Infectious diseases and sexually transmitted diseases (STDs) may be passed through unprotected sexual contact. Injecting drugs and sharing needles without sterilizing them increase the odds for passing blood-borne diseases. The Centers for Disease Control and Prevention (CDC) reports that injection drug use (IDU) is a common method of transmitting various diseases, such as:

  • Hepatitis B and C
  • Human immunodeficiency virus (HIV)
  • Tuberculosis (TB)
  • STDs

When someone injects drugs, some of their blood will remain in the “works,” or injection preparation materials, including the drug solution, syringe, and needle. If this blood is contaminated with a blood-borne disease and someone else uses the same materials, the infected blood is introduced to the clean blood and can contaminate it.

Needles and drug injection paraphernalia acquired on the street may not be sterile even if it is marketed as such. Therefore, the only way to ensure that needles and injection materials are clean is to purchase them directly from pharmacies or to obtain them through a needle-sharing program.

Substance abuse treatment programs can help a person to stop using drugs altogether, thereby eliminating the risk of contracting a blood-borne illness.

HIV and Hepatitis Transmission through IDU

HIV is a serious and incurable blood-borne illness. The U.S. Department of Health and Human Services (HHS) warns that injection drug use is responsible for the transmission of around 10 percent of all HIV cases each year in the United States. HIV is transmitted through blood-to-blood contact, which can occur via injection drug use. The CDC reports that one out of every 23 women, and one out of every 36 men who inject drugs, is likely to contract HIV at some point in their lifetime.

HIV is a virus that attacks the immune system and can progress into acquired immunodeficiency syndrome, or AIDS, which greatly compromises the body’s immune system. It can make the person extremely vulnerable to infections, cancers, and other malignancies.

Another blood-borne illness, hepatitis C virus (HCV), is over 10 times more likely to be transmitted from a needle stick than HIV. In populations of people who inject drugs, between 50 percent and 95 percent may suffer from an HCV infection, the Journal of Infectious Diseases publishes.

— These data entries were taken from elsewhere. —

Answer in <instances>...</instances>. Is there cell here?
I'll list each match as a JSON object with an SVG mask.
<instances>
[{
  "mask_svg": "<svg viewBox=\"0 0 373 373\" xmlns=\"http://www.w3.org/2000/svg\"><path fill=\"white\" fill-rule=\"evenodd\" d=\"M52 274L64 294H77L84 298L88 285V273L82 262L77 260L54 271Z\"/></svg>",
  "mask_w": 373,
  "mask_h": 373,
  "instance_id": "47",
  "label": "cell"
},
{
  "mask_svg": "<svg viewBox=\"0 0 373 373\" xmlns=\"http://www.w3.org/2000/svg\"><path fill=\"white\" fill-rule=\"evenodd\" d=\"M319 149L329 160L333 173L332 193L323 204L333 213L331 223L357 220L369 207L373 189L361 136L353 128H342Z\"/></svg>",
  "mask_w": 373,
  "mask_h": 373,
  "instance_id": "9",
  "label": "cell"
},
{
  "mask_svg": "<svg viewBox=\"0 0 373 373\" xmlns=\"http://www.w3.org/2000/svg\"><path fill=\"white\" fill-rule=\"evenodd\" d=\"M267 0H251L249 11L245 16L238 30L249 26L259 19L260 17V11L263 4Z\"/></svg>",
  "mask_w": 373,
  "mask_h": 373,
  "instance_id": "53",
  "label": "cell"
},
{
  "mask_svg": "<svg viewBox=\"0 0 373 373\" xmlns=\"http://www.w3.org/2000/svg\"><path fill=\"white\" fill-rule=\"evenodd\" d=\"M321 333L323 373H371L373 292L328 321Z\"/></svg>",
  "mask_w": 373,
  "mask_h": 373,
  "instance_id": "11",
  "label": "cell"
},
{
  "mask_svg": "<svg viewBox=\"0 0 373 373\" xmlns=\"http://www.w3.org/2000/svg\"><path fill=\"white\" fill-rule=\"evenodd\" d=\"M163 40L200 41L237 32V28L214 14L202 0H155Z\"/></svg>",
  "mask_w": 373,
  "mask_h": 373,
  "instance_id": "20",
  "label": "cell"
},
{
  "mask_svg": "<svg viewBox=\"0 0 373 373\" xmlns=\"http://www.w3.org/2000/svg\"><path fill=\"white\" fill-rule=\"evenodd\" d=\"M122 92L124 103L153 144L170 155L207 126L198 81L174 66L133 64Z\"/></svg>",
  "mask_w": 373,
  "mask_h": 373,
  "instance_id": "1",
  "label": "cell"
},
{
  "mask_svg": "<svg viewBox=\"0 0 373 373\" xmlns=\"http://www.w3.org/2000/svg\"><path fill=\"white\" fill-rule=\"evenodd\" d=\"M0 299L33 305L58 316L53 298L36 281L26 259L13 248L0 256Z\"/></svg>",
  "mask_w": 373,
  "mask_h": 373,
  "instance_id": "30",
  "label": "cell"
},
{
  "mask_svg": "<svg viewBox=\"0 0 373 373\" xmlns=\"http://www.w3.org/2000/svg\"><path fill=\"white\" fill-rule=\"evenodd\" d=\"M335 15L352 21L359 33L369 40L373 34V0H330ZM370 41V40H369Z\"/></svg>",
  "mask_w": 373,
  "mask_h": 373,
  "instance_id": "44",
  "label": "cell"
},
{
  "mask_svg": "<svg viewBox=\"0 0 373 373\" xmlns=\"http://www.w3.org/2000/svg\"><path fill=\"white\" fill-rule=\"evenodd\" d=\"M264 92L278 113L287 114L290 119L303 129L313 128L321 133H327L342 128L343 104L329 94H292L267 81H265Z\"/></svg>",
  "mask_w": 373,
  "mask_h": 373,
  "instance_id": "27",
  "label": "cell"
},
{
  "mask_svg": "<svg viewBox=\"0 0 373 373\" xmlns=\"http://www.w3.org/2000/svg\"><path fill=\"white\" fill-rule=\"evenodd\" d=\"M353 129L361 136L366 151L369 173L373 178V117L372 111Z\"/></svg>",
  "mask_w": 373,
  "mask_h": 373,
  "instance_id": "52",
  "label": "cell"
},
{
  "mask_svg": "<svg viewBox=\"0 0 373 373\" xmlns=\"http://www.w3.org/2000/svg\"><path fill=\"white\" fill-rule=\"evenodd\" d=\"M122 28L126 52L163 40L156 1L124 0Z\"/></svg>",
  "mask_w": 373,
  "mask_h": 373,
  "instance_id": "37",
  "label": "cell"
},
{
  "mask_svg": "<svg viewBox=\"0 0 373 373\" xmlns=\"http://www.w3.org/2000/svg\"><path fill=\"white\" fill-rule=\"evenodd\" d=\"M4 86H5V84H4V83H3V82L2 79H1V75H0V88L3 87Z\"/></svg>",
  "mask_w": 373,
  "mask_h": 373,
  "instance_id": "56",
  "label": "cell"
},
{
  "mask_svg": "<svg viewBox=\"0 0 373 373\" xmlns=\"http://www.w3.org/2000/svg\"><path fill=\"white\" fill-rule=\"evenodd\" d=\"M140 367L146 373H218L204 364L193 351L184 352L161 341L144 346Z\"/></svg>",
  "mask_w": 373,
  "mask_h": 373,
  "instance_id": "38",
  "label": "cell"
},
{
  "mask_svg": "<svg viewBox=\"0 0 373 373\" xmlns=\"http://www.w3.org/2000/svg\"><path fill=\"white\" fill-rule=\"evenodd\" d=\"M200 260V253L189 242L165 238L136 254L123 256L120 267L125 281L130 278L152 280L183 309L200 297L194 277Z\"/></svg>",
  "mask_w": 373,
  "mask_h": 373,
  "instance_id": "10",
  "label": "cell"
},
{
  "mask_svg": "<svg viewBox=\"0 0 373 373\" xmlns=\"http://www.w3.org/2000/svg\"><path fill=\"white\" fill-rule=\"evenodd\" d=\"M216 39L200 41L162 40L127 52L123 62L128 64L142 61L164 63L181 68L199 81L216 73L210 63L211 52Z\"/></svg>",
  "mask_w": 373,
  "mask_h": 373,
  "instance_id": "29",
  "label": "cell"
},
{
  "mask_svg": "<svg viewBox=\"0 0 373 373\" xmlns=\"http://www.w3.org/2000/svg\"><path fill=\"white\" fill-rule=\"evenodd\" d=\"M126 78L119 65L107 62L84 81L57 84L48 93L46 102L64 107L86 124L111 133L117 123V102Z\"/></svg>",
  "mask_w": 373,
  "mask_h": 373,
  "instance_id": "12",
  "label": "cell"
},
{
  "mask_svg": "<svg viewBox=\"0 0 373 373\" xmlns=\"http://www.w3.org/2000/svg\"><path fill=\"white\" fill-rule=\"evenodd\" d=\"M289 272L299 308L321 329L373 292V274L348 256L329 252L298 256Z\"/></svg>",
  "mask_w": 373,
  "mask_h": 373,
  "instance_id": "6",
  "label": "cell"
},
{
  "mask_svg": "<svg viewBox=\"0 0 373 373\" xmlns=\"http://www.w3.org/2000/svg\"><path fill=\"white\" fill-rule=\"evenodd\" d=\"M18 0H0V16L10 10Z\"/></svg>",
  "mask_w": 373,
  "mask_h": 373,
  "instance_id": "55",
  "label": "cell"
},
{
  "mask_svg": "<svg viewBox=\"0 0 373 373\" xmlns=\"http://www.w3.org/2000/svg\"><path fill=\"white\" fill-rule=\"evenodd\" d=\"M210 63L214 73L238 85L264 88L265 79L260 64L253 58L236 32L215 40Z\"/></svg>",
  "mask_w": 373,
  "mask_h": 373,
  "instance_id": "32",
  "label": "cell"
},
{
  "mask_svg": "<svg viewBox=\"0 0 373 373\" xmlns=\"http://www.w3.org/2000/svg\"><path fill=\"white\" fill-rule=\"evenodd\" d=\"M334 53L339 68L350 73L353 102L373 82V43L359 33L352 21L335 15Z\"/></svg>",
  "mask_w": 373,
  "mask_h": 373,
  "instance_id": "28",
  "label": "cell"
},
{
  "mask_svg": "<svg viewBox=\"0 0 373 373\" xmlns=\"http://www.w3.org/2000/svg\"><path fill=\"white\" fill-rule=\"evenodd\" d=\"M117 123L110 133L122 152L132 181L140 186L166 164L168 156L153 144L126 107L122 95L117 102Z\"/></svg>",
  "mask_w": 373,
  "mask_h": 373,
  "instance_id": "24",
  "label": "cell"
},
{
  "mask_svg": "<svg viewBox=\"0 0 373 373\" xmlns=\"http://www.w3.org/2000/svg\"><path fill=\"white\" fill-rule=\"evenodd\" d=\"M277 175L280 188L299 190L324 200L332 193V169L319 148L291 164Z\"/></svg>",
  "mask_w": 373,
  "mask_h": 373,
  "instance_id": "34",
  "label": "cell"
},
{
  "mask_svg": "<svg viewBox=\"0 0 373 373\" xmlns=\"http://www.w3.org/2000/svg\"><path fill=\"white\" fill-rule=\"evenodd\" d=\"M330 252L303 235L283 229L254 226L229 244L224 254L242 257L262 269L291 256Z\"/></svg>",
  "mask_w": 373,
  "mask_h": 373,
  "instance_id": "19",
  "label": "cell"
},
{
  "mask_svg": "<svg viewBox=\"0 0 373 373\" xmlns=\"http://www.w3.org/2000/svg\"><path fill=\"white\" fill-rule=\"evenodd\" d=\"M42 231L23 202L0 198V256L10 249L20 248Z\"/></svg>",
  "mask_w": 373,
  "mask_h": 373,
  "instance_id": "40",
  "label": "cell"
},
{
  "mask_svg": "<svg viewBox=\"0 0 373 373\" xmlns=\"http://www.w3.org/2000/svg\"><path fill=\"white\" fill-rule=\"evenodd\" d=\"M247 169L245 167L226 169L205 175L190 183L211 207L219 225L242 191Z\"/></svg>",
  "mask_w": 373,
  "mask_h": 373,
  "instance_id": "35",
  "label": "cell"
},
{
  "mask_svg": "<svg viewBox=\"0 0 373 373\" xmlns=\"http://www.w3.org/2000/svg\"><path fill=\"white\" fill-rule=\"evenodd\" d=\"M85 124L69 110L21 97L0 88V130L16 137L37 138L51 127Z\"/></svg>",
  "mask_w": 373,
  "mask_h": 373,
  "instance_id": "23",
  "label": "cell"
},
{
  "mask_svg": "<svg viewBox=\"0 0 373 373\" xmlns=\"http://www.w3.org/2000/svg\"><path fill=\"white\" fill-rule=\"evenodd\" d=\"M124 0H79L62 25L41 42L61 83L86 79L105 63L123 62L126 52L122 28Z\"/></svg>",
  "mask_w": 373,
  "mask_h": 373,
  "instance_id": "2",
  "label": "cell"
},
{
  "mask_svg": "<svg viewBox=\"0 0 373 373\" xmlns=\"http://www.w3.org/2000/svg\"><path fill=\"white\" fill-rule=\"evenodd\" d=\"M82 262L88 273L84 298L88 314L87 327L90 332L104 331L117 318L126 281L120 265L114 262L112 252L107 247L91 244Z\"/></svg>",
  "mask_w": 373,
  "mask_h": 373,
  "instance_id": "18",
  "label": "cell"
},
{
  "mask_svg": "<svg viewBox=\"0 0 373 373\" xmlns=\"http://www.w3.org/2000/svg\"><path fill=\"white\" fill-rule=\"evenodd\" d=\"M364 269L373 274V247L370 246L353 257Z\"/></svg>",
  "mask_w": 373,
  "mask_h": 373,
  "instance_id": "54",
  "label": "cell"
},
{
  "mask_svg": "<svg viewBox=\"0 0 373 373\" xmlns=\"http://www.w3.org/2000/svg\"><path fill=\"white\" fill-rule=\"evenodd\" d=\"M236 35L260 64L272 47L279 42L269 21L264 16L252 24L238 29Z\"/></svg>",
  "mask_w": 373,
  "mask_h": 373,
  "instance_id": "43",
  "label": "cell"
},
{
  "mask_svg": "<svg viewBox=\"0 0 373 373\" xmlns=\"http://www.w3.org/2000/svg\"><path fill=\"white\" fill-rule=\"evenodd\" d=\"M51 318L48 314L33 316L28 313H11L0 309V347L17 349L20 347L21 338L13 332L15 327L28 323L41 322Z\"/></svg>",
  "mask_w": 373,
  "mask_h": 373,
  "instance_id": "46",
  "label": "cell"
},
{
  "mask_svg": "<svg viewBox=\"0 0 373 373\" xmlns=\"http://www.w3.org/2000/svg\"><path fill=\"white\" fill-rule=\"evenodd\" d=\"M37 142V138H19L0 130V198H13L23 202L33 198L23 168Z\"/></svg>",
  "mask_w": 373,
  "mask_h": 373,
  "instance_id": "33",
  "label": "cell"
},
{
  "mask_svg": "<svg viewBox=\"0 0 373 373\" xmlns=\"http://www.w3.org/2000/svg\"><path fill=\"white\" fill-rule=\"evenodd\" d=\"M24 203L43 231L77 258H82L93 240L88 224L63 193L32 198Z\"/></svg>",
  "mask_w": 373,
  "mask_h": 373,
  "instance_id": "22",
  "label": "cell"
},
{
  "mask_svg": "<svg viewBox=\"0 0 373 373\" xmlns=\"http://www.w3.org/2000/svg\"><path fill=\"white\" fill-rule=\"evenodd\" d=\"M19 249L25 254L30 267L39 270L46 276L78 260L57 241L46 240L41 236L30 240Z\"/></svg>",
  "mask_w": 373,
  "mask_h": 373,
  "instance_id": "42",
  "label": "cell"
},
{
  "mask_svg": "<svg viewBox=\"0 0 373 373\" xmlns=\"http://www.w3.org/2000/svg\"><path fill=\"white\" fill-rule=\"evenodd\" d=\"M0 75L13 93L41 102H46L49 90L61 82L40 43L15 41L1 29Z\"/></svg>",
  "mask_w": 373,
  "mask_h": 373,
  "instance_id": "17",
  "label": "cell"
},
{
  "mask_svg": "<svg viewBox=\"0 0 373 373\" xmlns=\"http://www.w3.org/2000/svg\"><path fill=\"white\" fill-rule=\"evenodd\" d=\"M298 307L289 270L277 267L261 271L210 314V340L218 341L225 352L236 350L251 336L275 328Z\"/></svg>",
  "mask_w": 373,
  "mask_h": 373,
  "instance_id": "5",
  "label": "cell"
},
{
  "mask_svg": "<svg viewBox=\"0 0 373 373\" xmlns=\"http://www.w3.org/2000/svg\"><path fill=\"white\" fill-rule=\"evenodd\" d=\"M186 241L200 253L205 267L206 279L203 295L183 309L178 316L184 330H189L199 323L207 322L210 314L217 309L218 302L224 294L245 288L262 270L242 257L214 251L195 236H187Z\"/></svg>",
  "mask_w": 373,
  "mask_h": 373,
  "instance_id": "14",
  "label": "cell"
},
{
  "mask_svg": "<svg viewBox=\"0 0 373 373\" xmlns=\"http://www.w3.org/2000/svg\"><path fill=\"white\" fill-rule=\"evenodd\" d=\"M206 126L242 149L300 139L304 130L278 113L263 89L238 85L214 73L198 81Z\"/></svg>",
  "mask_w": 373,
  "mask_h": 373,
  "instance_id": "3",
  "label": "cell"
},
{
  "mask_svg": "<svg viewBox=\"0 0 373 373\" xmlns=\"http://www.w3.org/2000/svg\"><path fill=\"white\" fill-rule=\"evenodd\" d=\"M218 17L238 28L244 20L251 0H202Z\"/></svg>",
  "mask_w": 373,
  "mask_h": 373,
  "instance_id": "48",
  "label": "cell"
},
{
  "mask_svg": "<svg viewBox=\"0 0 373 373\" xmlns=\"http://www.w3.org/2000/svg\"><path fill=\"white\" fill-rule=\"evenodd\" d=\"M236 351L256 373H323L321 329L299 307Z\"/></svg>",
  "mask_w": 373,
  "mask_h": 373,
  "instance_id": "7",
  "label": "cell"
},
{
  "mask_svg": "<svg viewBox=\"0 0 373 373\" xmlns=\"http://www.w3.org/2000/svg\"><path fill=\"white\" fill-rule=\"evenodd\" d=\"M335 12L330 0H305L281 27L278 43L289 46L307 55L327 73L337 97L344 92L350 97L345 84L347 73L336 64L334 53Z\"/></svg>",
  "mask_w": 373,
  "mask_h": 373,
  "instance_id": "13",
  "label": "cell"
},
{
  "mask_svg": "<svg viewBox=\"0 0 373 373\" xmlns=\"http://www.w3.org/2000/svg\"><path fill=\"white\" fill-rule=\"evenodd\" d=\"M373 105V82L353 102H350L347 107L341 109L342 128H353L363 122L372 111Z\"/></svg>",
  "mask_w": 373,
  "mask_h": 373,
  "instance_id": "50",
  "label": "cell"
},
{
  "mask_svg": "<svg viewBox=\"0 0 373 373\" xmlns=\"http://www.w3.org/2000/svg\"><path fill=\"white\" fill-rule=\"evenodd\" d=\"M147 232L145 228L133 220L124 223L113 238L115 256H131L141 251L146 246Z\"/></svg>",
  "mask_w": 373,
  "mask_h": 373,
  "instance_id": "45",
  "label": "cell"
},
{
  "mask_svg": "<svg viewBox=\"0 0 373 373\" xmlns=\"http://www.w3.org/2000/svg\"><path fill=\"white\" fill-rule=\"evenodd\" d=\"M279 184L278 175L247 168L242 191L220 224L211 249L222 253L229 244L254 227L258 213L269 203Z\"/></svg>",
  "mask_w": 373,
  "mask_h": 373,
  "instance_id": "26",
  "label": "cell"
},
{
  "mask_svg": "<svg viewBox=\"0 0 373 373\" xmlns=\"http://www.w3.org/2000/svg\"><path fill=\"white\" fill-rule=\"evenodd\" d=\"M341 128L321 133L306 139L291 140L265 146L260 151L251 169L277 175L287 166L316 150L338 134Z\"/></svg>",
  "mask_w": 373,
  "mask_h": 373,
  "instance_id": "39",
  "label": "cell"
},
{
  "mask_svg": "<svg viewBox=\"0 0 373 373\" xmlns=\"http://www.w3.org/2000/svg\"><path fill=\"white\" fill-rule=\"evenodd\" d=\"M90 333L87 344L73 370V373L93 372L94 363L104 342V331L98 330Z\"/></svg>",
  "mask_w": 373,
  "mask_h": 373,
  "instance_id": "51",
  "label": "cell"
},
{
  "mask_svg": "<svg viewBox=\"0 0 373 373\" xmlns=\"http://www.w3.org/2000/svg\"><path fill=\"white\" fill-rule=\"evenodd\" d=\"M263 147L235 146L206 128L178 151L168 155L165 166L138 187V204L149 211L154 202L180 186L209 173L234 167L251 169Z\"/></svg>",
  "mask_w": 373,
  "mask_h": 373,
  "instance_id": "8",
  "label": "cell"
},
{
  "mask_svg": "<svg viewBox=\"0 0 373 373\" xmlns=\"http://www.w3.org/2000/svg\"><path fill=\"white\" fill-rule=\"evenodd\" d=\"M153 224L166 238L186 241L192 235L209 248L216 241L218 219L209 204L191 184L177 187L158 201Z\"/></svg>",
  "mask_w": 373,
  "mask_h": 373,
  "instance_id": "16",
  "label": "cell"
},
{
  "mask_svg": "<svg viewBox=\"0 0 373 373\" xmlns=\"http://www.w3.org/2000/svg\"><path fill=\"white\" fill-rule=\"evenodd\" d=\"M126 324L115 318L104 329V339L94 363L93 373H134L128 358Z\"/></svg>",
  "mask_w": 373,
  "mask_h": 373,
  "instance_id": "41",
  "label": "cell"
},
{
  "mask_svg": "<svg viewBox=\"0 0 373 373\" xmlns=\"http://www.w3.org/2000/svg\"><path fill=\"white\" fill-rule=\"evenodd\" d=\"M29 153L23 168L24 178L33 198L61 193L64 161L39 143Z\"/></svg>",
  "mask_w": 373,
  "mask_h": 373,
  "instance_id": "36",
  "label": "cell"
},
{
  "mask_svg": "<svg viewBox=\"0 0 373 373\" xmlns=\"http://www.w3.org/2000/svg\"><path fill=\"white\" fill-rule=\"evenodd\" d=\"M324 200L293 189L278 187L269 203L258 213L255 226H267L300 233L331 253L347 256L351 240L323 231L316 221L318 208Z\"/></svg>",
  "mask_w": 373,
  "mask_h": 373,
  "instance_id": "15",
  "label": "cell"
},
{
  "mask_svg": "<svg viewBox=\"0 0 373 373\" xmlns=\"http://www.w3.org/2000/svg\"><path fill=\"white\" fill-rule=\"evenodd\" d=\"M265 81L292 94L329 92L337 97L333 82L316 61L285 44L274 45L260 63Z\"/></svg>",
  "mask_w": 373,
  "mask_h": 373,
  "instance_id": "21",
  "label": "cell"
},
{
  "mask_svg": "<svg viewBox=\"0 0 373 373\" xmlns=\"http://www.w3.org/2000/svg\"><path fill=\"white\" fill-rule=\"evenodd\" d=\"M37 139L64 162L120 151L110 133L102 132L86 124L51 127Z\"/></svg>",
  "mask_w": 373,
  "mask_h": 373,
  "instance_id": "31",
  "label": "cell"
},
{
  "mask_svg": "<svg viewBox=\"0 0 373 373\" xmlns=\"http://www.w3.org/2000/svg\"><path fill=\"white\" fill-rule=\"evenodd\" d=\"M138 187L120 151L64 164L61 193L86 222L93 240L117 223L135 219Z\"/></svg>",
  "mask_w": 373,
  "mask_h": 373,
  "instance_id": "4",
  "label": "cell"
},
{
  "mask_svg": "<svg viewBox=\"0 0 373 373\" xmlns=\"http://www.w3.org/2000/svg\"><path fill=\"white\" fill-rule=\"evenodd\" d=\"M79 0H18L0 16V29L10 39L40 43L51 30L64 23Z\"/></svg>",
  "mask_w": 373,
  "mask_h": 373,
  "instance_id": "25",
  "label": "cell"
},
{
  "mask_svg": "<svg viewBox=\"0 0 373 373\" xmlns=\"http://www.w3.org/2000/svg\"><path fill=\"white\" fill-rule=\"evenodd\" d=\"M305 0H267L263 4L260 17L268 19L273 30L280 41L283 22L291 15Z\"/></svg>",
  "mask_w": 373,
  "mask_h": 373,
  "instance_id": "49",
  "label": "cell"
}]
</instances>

HCV is a viral liver inflammation and illness that can result in a chronic condition, such as cirrhosis, liver disease, and irreversible liver damage. HHS further reports that as many as 80 percent of IDUs who suffer from HIV are also infected with HCV.

Injection drug use is incredibly risky, and it can have many long-lasting and even permanent consequences. Substance abuse treatment programs can help, however. They provide education, prevention techniques, and treatment options to minimize the possible negative outcomes related to injection drug use, and drug use in general, in order to enhance overall quality of life.